Joli coeur
Faut dire qu'il avait une jolie p'tite gueule, le Paulo, ça expliquait que déjà à l'école, toutes les petites mômes en pinçaient pour lui.
Un brin dégingandé, la mèche rebelle sur le front, le regard émeraude et la pommette anguleuse, il avait de quoi aguicher les nymphettes sans se donner beaucoup de mal.
Alors il en profitait, le bougre et il aimait bien ça, plaire au filles. C'était d'ailleurs sa principale activité en dehors de roupiller des plombes entières au soleil.
Evidemment les rivaux ne manquaient pas, mais comme Paulo remportait toujours le cœur des gonzesses les mieux roulées, ça faisait des embrouilles et parfois il était bien obligé d'aller à la castagne contre plus fort que lui. Il ne comptait plus les coups et les hématomes mais il y trouvait toujours son bonheur au final puisque les donzelles admiratives se faisaient un plaisir de panser les blessures en caressant tendrement les cicatrices.

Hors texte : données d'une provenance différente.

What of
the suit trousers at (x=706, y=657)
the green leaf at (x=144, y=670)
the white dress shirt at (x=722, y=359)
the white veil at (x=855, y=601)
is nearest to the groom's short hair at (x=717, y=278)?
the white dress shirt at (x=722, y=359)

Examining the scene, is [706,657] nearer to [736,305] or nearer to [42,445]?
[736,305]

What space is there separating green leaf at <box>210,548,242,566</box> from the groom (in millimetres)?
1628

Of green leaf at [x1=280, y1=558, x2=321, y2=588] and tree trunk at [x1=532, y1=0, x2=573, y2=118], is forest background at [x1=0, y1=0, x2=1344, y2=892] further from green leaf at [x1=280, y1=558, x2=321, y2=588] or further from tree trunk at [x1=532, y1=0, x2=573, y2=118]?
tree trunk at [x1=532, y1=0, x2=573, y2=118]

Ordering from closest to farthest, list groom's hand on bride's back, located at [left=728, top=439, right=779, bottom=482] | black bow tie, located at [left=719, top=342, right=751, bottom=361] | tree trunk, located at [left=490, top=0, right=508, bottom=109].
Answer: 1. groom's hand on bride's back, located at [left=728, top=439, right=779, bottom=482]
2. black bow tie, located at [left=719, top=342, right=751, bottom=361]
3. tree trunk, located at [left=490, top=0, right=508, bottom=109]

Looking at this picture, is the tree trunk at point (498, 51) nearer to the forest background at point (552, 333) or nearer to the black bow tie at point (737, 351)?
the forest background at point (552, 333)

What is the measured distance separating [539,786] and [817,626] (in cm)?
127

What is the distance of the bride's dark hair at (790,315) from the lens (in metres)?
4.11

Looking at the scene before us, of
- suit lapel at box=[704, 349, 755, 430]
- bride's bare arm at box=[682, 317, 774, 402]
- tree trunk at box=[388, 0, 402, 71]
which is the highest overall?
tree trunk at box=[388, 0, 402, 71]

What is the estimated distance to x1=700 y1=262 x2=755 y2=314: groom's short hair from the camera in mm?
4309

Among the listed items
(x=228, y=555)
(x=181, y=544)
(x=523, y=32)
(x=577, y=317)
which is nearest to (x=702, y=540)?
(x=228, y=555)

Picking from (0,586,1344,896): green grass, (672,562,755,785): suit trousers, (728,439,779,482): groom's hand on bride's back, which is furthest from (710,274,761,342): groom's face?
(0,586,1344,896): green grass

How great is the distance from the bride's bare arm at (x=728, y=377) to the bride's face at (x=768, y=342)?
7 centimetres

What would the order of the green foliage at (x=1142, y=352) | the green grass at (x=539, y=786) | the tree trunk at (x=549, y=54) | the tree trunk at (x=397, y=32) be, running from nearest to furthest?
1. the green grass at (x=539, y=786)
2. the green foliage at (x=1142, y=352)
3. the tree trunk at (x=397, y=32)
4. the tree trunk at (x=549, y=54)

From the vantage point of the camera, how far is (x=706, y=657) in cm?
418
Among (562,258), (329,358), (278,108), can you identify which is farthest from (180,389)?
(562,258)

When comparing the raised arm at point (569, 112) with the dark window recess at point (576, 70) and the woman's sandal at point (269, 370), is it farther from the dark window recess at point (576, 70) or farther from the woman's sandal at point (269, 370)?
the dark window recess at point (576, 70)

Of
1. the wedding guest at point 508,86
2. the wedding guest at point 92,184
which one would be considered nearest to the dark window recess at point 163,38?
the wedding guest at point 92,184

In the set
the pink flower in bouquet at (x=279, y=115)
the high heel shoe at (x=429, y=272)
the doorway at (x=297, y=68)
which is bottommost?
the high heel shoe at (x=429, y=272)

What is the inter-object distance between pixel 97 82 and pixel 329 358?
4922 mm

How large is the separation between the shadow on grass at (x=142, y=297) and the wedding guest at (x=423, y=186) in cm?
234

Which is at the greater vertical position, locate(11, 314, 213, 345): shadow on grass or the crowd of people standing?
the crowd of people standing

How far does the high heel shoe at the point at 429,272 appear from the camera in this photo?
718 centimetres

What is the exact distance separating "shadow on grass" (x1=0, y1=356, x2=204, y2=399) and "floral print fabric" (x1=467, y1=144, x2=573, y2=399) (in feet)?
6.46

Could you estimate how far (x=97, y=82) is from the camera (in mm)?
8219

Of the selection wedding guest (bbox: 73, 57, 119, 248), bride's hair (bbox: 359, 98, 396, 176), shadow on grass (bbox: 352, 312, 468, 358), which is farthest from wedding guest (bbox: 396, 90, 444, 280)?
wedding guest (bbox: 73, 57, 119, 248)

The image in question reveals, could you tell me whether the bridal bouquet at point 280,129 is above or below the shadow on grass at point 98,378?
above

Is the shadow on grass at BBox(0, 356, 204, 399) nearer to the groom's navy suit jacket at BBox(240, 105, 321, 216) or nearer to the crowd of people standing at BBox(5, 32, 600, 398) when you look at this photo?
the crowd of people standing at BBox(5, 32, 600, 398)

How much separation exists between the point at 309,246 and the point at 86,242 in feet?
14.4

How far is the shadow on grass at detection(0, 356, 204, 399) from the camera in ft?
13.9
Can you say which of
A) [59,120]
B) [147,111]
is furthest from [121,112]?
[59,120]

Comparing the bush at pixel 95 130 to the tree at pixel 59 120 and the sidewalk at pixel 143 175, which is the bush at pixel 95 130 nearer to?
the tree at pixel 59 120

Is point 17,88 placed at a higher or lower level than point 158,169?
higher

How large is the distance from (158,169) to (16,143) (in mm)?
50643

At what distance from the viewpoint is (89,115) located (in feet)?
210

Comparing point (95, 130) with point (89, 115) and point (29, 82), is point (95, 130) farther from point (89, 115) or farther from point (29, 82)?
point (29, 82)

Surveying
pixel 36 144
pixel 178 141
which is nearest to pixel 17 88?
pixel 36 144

C'est le jour où la fille du notaire se retrouva dans une "situation embarrassante", selon les termes de la maman éplorée, que Paulo, sommé d'épouser sa dulcinée sur le champ, décampa sans demander son reste le plus loin qu'il put.
C'est dans la ville de T. que je l'ai retrouvé, vingt ans après, par le plus grand des hasards alors que je me rendais à l'église, à l'occasion d'une messe de communion solennelle à laquelle j'étais convié. Il avait pas changé, le drôle, juste un peu épaissi. Mais ça lui allait bien. Il occupait avec sa petite famille, une femme, cinq filles, toute une rangée de bancs. Embourgeoisé qu'il était, le Paulo. Droit et plus sévère qu'un pasteur anglican à l'office, il surplombait l'assemblée féminine de sa haute taille, tel un empereur romain. J'en étais presque déçu.
Il s'était établi coiffeur sur la grand place du bourg. Coiffeur pour dames.
On est allés boire un coup à la sortie, entre potes contents de se retrouver. "c'est toi qui les frise comme ça, les bourges du coin?" lui demandai-je étonné d'avoir vu autant de nanas toutes strictement casquées d'une sorte de coupe au bol et frisées aussi serré qu'un troupeau de moutons. En même temps je regrettais un peu ma remarque en me disant qu'il savait p'têt pas faire autrement, le pauv' gars...
Mais là, le Paulo, il m'a scié: ouais, qu'il m'a dit avec son sourire canaille: " cadeau de la maison à toutes mes fiancées".